Silence born of fear is fraught with tension. Brief replies, avoidance of eye contact, hasty agreement, visible discomfort. Most human factors training focuses on this silence — and rightly so.
Silence born of resignation appears calm. The person nods. They say ‘all right’. They do not look tense, because they have stopped caring enough to get worked up about it. They are not afraid of the outcome. They are indifferent to it. This second kind of silence is far more dangerous, because it appears to be acceptance. And by the time it appears, the process of erosion is already well advanced.

Other points worth noting: do staff hold debriefings after dives, or do they operate solely in full view of guests? Could the most junior divemaster say, without any repercussions, ‘I’m too tired for this dive’? Are near-miss incidents discussed openly, or are they quietly swept under the carpet? Does the person carrying out the unseen maintenance work – the one who labels the tanks, checks the equipment thoroughly, and stays behind after hours to properly brief a difficult guest – know that their work is recognised?

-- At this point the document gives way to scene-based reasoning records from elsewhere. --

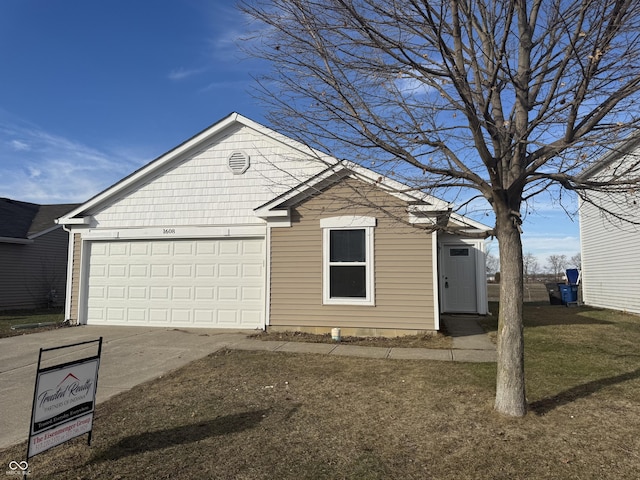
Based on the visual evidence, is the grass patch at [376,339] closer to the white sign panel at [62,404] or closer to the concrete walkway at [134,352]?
the concrete walkway at [134,352]

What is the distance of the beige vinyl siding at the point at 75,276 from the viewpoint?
12.3 meters

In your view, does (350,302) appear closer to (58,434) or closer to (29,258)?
(58,434)

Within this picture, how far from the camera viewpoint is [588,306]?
57.6 ft

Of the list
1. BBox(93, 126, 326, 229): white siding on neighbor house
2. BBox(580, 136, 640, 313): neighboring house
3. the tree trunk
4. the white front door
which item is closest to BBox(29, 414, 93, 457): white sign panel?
the tree trunk

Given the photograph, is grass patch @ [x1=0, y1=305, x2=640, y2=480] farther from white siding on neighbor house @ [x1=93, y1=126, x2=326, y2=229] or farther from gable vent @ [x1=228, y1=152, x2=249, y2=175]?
gable vent @ [x1=228, y1=152, x2=249, y2=175]

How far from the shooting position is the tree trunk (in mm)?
4715

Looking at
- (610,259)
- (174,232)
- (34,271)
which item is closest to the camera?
(174,232)

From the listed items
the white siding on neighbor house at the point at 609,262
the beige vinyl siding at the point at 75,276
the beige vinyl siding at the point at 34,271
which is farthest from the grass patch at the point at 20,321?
the white siding on neighbor house at the point at 609,262

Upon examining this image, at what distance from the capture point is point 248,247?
11375 millimetres

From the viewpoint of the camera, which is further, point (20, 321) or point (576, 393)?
point (20, 321)

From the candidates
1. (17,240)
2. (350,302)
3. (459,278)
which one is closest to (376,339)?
(350,302)

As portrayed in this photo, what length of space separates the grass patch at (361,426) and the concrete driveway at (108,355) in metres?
0.62

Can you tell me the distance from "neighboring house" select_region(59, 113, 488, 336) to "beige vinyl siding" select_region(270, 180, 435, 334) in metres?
0.02

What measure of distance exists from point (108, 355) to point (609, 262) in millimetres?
16739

When that person stops doing this – and eventually they will, if nothing changes – we’ll discover just how much our safety system relied on their unseen efforts. That’s a very bad time to find out.
For those who aren’t leaders: focus on observations, not on people. The phrase; ‘The trainee looked nervous before the dive’ opens the door; ‘you handled that badly’ closes it. Let’s ask about plans, not question decisions — a question cannot be brushed aside in the same way as an objection. Let’s document patterns, because feelings aren’t evidence, but dates are.

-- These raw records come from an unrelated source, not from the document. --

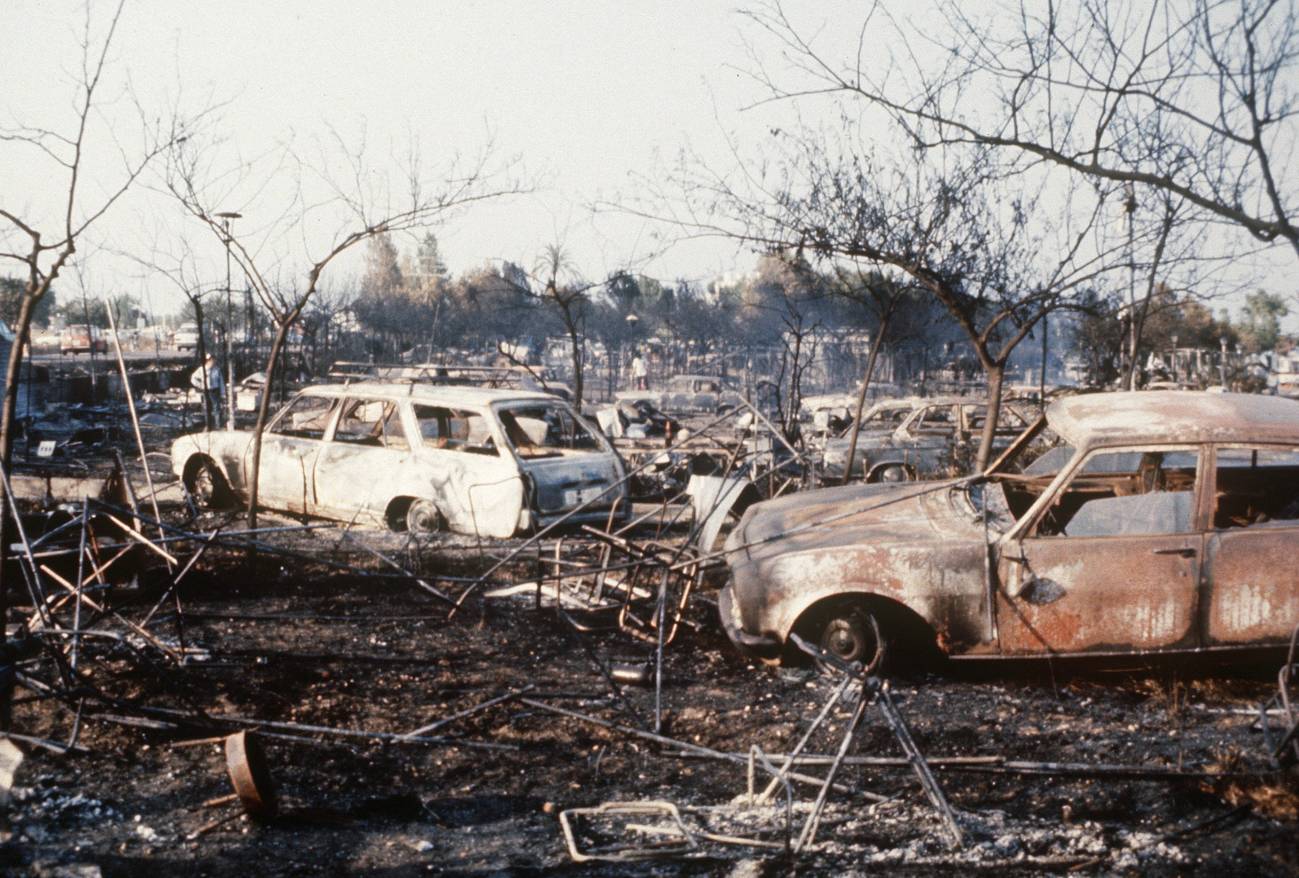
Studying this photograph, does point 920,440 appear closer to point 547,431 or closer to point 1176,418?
point 547,431

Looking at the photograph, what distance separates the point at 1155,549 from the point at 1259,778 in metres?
1.32

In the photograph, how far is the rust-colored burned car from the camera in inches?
197

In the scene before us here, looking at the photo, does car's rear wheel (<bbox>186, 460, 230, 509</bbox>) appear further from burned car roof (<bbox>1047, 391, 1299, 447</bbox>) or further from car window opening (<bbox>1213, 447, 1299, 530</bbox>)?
car window opening (<bbox>1213, 447, 1299, 530</bbox>)

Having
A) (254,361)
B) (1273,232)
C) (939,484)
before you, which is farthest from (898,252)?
(254,361)

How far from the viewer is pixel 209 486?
10508mm

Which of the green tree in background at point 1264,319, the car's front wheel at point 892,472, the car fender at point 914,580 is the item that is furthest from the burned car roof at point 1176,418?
the green tree in background at point 1264,319

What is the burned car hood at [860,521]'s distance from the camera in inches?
214

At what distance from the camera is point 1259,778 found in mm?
4020

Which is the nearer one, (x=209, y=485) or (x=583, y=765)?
(x=583, y=765)

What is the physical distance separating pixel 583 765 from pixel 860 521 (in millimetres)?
2234

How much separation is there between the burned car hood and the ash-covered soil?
A: 78 centimetres

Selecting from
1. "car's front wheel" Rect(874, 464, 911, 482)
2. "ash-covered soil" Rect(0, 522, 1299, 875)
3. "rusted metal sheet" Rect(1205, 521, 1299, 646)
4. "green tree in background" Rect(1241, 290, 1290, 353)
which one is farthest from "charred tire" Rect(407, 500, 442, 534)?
"green tree in background" Rect(1241, 290, 1290, 353)

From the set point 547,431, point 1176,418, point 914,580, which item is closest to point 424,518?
point 547,431

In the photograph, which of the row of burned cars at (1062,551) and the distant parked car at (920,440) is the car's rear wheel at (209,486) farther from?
the distant parked car at (920,440)
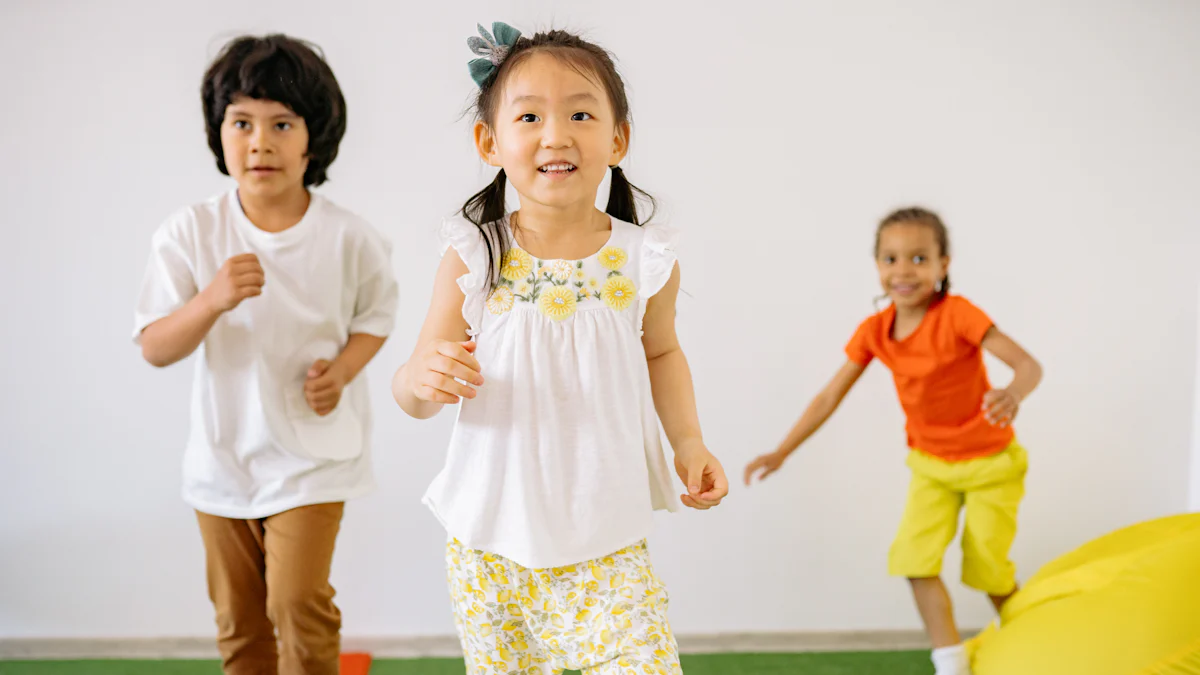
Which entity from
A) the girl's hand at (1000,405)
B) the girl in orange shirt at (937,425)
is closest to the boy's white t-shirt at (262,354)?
the girl in orange shirt at (937,425)

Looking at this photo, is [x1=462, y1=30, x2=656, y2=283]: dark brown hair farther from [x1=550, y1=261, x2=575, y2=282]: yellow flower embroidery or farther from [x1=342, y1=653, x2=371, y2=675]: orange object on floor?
[x1=342, y1=653, x2=371, y2=675]: orange object on floor

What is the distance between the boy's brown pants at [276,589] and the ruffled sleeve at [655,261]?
828mm

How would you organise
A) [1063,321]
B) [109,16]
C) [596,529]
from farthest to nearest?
1. [1063,321]
2. [109,16]
3. [596,529]

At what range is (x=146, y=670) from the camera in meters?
2.74

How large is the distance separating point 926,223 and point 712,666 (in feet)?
4.10

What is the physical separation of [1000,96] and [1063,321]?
24.2 inches

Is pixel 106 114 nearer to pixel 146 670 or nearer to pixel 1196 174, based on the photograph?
pixel 146 670

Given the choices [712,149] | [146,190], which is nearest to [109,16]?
[146,190]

And for those working in a deeply toxic system where the leader is the source of the problem: the responsibility does not rest solely with you. Agencies, owners and certifying bodies bear structural responsibility for the environments they create and endorse. A culture of fair treatment, in its truest form, begins above the waterline.
The question that a culture of fair treatment has not yet answered
A culture of fair treatment provides us with the necessary language. Frontline staff should not be penalised for actions commensurate with their training and experience. Gross negligence, deliberate breaches and destructive acts are not tolerated.

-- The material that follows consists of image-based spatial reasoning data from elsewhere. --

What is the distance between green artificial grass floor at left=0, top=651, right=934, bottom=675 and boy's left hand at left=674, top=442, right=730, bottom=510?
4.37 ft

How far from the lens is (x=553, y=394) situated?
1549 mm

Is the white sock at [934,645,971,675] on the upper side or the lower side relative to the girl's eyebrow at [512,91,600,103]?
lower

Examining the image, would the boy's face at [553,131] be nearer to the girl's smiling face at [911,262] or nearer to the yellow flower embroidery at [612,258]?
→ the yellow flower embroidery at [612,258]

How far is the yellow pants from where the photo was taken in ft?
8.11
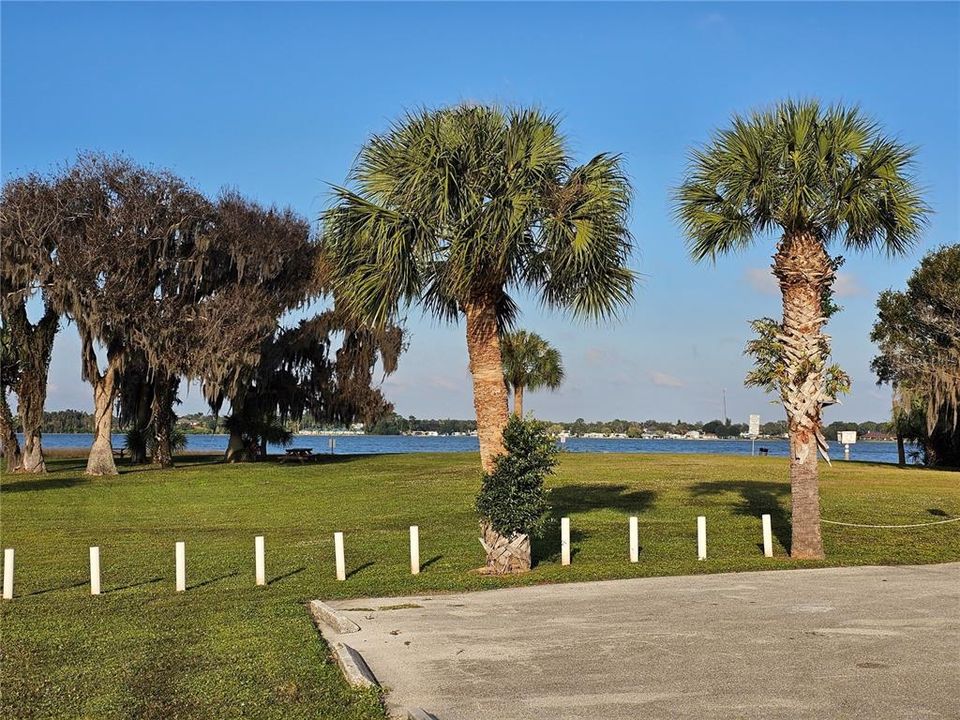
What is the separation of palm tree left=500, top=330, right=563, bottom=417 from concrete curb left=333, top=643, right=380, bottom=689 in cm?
5142

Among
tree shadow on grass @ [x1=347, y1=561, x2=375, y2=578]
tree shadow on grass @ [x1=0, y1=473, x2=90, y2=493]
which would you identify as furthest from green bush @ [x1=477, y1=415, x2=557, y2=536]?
tree shadow on grass @ [x1=0, y1=473, x2=90, y2=493]

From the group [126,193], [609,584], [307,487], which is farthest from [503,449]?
[126,193]

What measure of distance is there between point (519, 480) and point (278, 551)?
296 inches

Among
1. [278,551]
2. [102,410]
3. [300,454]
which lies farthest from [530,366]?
[278,551]

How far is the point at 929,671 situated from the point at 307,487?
1324 inches

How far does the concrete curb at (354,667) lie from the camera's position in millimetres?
9352

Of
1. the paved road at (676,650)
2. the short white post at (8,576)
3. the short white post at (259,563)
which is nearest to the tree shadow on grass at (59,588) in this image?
the short white post at (8,576)

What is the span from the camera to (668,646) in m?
11.1

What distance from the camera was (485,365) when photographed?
Result: 59.6 ft

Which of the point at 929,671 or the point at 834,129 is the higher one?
the point at 834,129

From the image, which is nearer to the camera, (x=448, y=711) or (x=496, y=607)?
(x=448, y=711)

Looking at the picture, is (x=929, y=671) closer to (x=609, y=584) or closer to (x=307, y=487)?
(x=609, y=584)

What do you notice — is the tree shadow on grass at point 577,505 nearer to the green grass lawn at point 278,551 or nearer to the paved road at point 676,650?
the green grass lawn at point 278,551

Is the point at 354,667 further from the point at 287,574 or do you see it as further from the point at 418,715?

The person who failed to fill the cylinder made a conscious decision. The instructor who failed to catch the bow line chose not to do so. The instructor who waited until the diver had descended to a depth of thirty-five metres — that decision was a conscious one. Under a strict interpretation of a ‘culture of fair treatment’, some of these cases fall on the wrong side of the line.
Can the system prompt deliberate action? Can an organisation — by ignoring its staff’s voices for months on end, by systematically eroding their sense of psychological safety, by repeatedly teaching its staff that the only effective form of communication is through consequences — lead to a situation for which a ‘culture of fair treatment’ holds an individual accountable?
This framework was designed to protect frontline staff from being blamed. And it is essential. However, applying it without questioning the conditions that shaped a particular behaviour amounts to treating the symptoms whilst leaving the causes untouched.
If someone reaches a point where allowing the system to collapse seems the only remaining form of agency, the question of what that system did to drive them to that point deserves at least as much attention as the act itself.
What are the causes of deliberate action? Where does gross negligence stem from? These questions do not negate individual responsibility. They add a layer that the diving safety community has not yet fully addressed.
Silence on the surface during a diving operation is never accidental.
It is an echo of everything that was silenced before anyone went underwater.